哲学者入場! 哲学の聖地、東京ドーム地下討議場では、 今まさに史上最大の哲学議論大会が行われようとしていた……。 「史上最高の『真理』を知りたいか―――ッ!」 観客「オ―――――――――!」

東京ドーム地下討議場。分かる人には、このモチーフが分かるだろう。

少年チャンピオンで連載された格闘マンガ、『グラップラー刃牙』の有名な1場面である。本書の著者は、いまだカルト的人気を誇るこの原作の大ファンらしく、あろうことか哲学の入門書のモチーフとしてこれを選んだ。

序文で突然「哲学には”バキ成分”が足りないと思っている」と切り出す著者は、続いてこう叫んでいく。

神殺しは生きていた! さらなる研鑽を積み人間狂気が 甦った! 超人!! ニーチェだァ――――!! 
近代哲学はすでに私が完成している!  ヘーゲルだァ――――!!

リング入場時に読み上げられるボクサーのキャッチコピーよろしく、哲学者達のアツい紹介が連なる。

そう、本書は、一見取っ付きにくく難解なイメージのある哲学を、熱く、スリリングに、面白く描くことを企図し、バキ成分を媒介としてそれを試みる。ここにおいて、本書のスタンスは一貫している。

そして、実際、本書はものすごく面白い。

主要哲学者の思想を、拾うところは拾い、捨てるところは思い切って捨てながら、初学者にも分かりやすく、かつきれいなストーリーラインで抑揚を効かせながら紡ぐ意欲的な試みは、とても高いレベルで結実したと言ってよい。

全体の章立ては、「真理」「国家」「神」「存在」といった哲学の主要トピックに沿った4部構成。それぞれのパートごとに、主に時系列で主要な哲学者を並べて紹介していく形式。

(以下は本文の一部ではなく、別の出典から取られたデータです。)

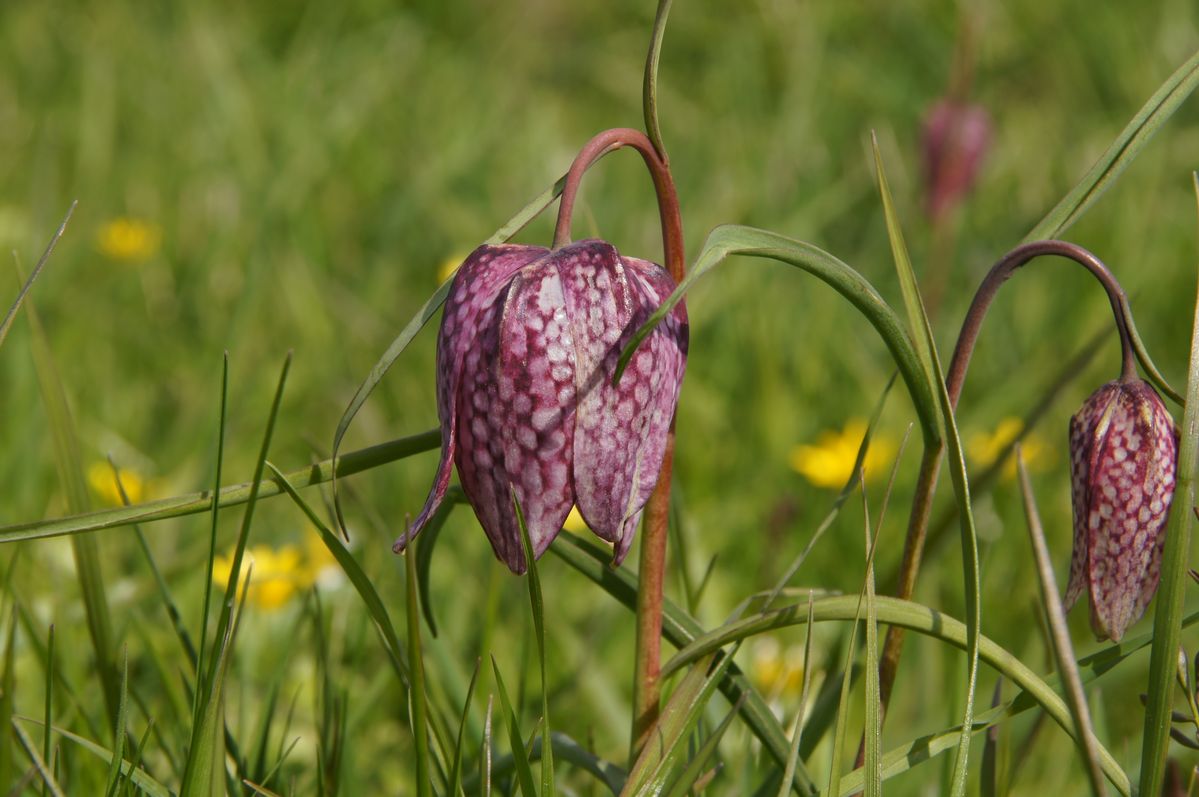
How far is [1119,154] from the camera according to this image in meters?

そして、各パートごとに、先人たちの思想や主張が合理的/批判的に乗り越えられていく、その連綿と続く西洋哲学の議論の体系のスリリングな側面をうまくすくい取っていく。

全体的に、ここまでシンプルに、読者を置いていかずに知識レベルをちょっとずつ引き上げながら、オハナシとしても面白い描写をし続けられる手腕はすごい。

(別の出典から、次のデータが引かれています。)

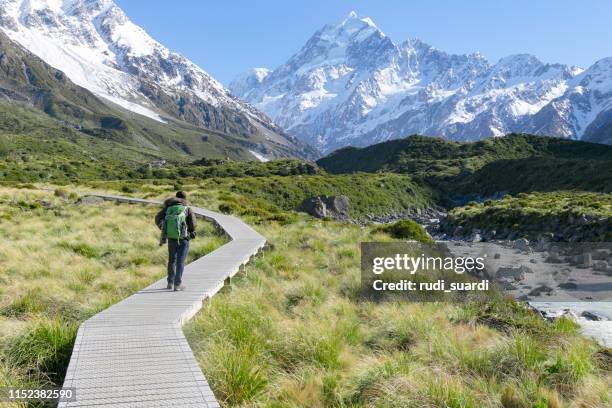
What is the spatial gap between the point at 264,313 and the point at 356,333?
5.90 feet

とくに、議論の並べ方や、人と人、思想と思想との「間」の繋ぎが本書の最大の価値であり、現代に至るまでの問題意識の展開の流れや議論の系譜が変に引っかかることなく飲み込めた。哲学史本来の、ノイジーで不整合で初学者の混乱と忌避を誘う部分がきれいにトリミングされ、ドラマティックな知的格闘の読み物として、読者の手元に届く。

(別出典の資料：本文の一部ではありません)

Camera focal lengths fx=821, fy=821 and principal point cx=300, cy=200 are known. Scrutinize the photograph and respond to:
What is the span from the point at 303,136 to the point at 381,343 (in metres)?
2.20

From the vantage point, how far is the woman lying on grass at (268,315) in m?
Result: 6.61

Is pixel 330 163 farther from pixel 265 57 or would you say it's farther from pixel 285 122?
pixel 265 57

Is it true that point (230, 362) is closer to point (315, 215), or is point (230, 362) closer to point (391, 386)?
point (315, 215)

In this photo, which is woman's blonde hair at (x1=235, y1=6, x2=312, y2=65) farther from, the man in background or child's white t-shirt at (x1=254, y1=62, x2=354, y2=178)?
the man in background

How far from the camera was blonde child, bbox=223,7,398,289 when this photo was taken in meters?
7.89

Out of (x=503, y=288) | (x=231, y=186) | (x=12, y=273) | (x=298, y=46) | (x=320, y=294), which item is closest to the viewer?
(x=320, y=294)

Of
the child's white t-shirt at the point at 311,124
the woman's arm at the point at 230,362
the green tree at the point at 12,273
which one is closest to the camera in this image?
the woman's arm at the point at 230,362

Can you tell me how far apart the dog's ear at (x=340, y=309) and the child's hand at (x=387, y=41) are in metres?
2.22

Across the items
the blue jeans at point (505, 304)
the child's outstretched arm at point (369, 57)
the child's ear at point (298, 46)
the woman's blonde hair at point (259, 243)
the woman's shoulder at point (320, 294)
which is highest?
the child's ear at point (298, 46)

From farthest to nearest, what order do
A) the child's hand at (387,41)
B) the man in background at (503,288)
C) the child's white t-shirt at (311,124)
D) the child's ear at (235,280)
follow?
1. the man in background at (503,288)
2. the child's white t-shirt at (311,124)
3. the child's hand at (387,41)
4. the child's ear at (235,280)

実際の哲学史は(実際の哲学史というものが存在するとするならば)、もっともっと多くの登場人物が複雑に絡まり合い、パート毎の交絡も、哲学者のパート跨ぎも激しいところがその醍醐味であり、本書をフラットにその枠内で見ると議論を単純化しすぎて正確性に疑問が残る部分も多くある。

また、認識、実在、社会などを巡る現代思想周りの記述や登場人物の紹介が手薄という点は気になった。こと現代に近づくにつれ、どこまでの範囲をピュアな哲学のスコープと捉えるかは難しくなってくるけれど、その難しさや周辺諸学との緊密な結びつきも含めて可視化していく価値も、今後の読者の学習ベクトル形成の観点ではあったように思う。昔の巨人たちの深淵な思想の一端を顧みる面白さもあれば、より手近でアクチュアルで、今を生きる我々の問題意識に沿った問いや仮説に触れることで花開く興味も、無視できないと思うからだ。

それでも、本書はなにより、超初心者が哲学史の大筋を捉え、哲学という分野への興味の芽を自身のうちに抱え、育てるためのテクストである。そしてその目論見が十分に成功していることは、Amazonの200件を超える高評価レビューが、雄弁に物語っている。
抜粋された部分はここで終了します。